Reproduce every one of the rows below word for word, keeping their order and line breaks.
** start **
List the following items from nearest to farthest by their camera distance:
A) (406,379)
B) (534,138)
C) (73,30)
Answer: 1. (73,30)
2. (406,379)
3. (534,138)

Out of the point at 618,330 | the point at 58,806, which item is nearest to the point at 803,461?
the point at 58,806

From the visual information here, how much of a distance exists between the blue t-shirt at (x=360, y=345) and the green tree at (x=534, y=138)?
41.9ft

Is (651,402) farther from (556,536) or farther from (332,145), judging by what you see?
** end **
## [TASK SOLUTION]
List the following items from nearest to farthest by their camera distance:
A) (406,379)
B) (534,138)
C) (73,30)
Answer: 1. (73,30)
2. (406,379)
3. (534,138)

Out of the point at 618,330 | the point at 58,806, which item is nearest to the point at 803,461?
the point at 58,806

From the visual information here, how much of a distance exists between the blue t-shirt at (x=360, y=345) and the green tree at (x=534, y=138)?
41.9ft

Is (651,402) farther from (556,536) or farther from (332,145), judging by what you see?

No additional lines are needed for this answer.